Besides, there are other labourers engaged in the transport and packaging sectors. The majority of workforce in the textile industry are migrants from Uttar Pradesh, Bihar, Orissa, Andhra Pradesh, Maharashtra, Rajasthan, etc.
Anil Patel, a powerloom factory owner in Govindnagar area, has 24 power loom machine setup. Earlier, there were 16 workers working in his firm, but now he has nine. The rest were asked to leave, given the liquidity crunch in the market.
Patel told The Indian Express, “Due to demonetisation, the condition of workers and factory owners are the same. At present, we are running only day shifts (7 am to 7 pm), while night shift is closed. I have only retained those workers whose service period is seven years or more. Those who worked for less than that have been asked to quit. We are facing cash crunch and there is no demand of grey cloth in the market. We have made two day shifts each of six hours and have adjusted all the nine workers in it. We also feel sorry for the laid-off workers, but what can be done? We are facing liquidity problem and cannot encash much from the banks.”

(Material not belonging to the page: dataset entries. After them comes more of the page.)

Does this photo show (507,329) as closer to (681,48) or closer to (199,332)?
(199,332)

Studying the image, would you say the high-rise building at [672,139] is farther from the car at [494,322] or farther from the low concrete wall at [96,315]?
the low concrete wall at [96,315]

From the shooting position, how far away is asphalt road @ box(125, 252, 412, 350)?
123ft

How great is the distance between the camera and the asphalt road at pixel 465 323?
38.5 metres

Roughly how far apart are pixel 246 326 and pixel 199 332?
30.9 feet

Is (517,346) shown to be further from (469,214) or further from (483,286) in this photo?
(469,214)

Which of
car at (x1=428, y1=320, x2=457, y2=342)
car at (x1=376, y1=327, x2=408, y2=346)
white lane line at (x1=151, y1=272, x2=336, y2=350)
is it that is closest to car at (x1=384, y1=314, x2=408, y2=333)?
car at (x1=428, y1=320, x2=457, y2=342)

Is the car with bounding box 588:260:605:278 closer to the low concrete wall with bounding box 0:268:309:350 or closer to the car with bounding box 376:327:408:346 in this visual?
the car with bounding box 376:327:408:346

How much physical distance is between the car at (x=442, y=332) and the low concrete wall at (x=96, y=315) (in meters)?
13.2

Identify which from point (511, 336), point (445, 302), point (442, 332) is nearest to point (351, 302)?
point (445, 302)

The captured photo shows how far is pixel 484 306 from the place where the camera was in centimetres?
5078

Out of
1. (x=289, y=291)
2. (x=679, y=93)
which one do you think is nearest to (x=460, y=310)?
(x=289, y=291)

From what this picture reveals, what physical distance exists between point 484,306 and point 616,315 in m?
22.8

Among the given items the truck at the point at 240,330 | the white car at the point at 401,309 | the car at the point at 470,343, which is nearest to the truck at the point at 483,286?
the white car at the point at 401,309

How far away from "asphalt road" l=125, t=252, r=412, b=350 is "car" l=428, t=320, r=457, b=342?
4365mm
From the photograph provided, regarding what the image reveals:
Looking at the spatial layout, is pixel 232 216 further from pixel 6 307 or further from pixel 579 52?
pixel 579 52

Kaisarali Peerzada, a powerloom owner, said, “We have little cash in change with us which we got after standing in long queues. In the powerloom industry, salaries are paid twice – on the seventh and 25th of every month. The workers had taken salary till Diwali and gone to their native places and have now returned with little cash. We are also worried as the month draws to an end. We have assured workers that something would be done. The workers are taking Rs 100 -200 daily from us for their expenses.”

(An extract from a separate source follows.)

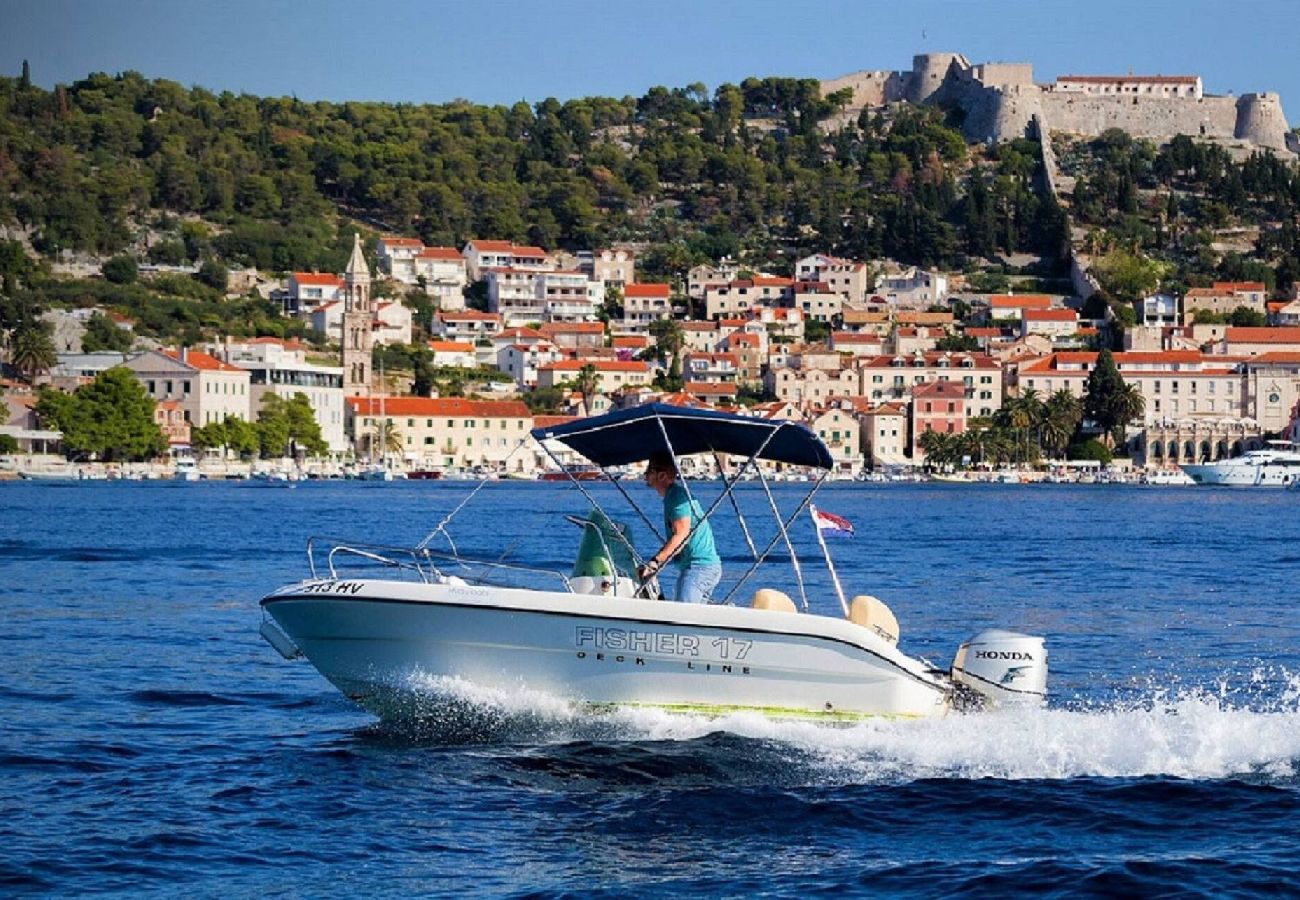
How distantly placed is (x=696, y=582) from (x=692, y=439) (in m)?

Federation of South Gujarat Textile Processing Association president Jitu Vakhariya said, “We are somehow surviving. The textile processing units consist of dyeing, printing and parcel departments. We are controlling the production and the units are surviving with old job works. The unit remains open for four days in a week these days. The workers’ strength has been reduced as only few machines are operational. We don’t get orders from the textile traders.” He reiterates that the production has gone down by about 70 per cent in the wake of the cash crunch.
There is no demand of cloth by textile traders. An average textile processing house employs a work
force of around 700 to 800 workers. The processing houses started after November 9, following Dev
Diwali, after the Diwali vacations, on October 30.
Says Vakhariya, “The owner keeps some cash on hand to overcome daily expenses, like machine repairs,
and the purchase of raw materials. But now we are not getting enough money from the bank. The labour contractors are supporting us a lot and we have promised them that we will pay them when things get better. However, now workers’ wages have also gone down due to the shutdown.”
Baijnath Pandey, a textile processing (dyeing and printing) worker, works in the printing department in a processing unit. From UP, he shares a room in Surat with other migrant workers. He returned from his native place after the factory reopened on November 10, but was asked to go back. “I and a few others have been refused work by the labour contractor. I have just returned from my native place and I don’t have cash. I searched for the job, but nobody wants to hire at this point. I have my meals at a hotel where I have a credit account and I have told him that I will repay it as the money comes. I have decided to go back home and come back when things get better. There is no way out for survival in Surat,” says Pandey.
Federation of Surat Textile Traders Association President Sanjay Agrawal says, “We were hoping to get good business in November and December, during Pongal and the marriage season. Due to cash crunch, people are not ready to spend money on clothes.”
The textile goods transporters in the city share the same fate. They carry hundreds and thousands of parcels in the trucks and deliver them to other states. The textile goods transport sector is also badly affected as majority of trucks are not plying.